Köy Enstitüleri 81 Yaşında...

 

Köy Enstitüleri 81 Yaşında...

 

17 Nisan Köy Enstitülerinin kuruluşunun 81. yıldönümünü bütün dünyayı saran salgın felaketi; ülkemizi neredeyse yaşanmaz kılan demokrasisiz, özgürlüksüz, adaletsiz bir ortamda; sınırların kapatıldığı, ekonomilerin batma noktasına geldiği, yaşamımızın tehdit altında olduğu koşullarda karşılıyoruz. 

Ülkemizde gericiliğin saldırıları ve yıkımı sonucu her gün temel hak ve özgürlüklerimizden ve insani değerlerimizden bir parçanın eksilmesi hepimizi, kaçınılmaz olarak Cumhuriyet devrimini daha derinden incelemeye ve anlamaya itiyor.
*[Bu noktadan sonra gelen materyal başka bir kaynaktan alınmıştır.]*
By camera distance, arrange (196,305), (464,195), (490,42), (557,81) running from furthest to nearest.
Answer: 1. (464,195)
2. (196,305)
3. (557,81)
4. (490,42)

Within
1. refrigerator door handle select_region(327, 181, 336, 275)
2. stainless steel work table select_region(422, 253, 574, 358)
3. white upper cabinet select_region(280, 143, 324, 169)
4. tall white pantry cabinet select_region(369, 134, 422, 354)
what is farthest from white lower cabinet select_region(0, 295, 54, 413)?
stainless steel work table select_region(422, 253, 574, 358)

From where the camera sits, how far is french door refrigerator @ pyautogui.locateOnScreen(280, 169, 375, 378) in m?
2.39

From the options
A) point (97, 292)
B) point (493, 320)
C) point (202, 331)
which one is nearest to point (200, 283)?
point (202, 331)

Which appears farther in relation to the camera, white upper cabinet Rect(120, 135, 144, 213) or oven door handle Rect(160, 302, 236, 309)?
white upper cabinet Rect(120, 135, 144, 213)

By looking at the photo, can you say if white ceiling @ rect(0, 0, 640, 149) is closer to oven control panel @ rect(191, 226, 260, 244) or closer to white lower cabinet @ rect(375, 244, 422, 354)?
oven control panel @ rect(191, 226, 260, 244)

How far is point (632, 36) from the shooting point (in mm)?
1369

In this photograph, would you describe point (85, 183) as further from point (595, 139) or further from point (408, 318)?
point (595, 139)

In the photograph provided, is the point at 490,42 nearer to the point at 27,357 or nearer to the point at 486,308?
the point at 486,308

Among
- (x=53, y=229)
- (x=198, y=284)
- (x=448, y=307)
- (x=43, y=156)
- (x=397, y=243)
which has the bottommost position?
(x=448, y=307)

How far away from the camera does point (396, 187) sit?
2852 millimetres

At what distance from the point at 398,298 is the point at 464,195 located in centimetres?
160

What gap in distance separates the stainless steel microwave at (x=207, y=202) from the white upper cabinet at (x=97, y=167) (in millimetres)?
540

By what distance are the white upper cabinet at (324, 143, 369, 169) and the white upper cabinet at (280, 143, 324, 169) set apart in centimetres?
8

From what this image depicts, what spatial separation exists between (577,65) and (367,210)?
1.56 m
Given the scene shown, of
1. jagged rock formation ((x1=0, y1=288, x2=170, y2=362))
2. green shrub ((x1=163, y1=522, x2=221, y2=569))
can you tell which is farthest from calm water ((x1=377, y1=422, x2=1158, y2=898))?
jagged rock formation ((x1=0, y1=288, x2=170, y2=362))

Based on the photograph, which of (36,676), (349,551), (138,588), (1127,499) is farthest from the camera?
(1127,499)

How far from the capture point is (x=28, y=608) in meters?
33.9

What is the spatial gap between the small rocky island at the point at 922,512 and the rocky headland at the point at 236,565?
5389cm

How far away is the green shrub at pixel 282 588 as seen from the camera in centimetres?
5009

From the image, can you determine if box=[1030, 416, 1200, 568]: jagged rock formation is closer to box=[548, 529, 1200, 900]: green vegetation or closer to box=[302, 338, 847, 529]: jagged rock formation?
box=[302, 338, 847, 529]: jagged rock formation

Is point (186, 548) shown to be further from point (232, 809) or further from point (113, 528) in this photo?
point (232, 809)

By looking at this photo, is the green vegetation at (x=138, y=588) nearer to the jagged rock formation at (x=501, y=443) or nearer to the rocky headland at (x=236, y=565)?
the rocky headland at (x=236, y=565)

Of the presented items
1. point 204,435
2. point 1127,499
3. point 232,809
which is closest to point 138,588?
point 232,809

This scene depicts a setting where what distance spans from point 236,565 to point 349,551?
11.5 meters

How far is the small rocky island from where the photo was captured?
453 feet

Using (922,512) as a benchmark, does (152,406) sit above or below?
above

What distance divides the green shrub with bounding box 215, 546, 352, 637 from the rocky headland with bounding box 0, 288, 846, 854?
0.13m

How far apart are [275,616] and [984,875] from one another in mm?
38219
Cumhuriyet eğitim devrimi deyince de aklımıza gelen en önemli tarihsel miras Köy Enstitüleridir…

Köy Enstitülerinin temeli, Mustafa Kemal Atatürk’ün öneri ve öncülüğünde, Eğitim Bakanı Saffet Arıkan’ın girişimi, devrim eğitimcisi İsmail Hakkı Tonguç'un kuram ve uygulamasıyla; 1936'da Eğitmen Kursları ve 1937’de Köy Öğretmen Okullarının kurulmasıyla atıldı… Hasan-Âli Yücel’in Milli Eğitim Bakanlığı döneminde de 17 Nisan 1940 tarihli Köy Enstitüleri Yasasıyla bütünsel bir ulusal programa dönüştü.

Köy Enstitülerinin yaratıcısı, kuramcısı ve uygulamacısı, devrim eğitimcisi İsmail Hakkı Tonguç; “Köy Enstitüleri vatanı cennetleştirmek amacı güden kurumlardı. Onların kuruluşuna emeğini katanlar, bunun için vicdan huzuru içindedir.” diyordu.

Dönemin Milli Eğitim Bakanı Hasan-Âli Yücel “...Türk vatanının dağlarında, bayırlarında ve kırlarında, hatta en ücra yerlerinde kendi kendine açıp solan çiçek bırakmayacağız" diye seslenirken, İsmail Hakkı Tonguç “İnsanoğlunun kazanacağı en büyük zafer, korkuyu yenmesiyle elde edilecek zaferdir...” diyordu.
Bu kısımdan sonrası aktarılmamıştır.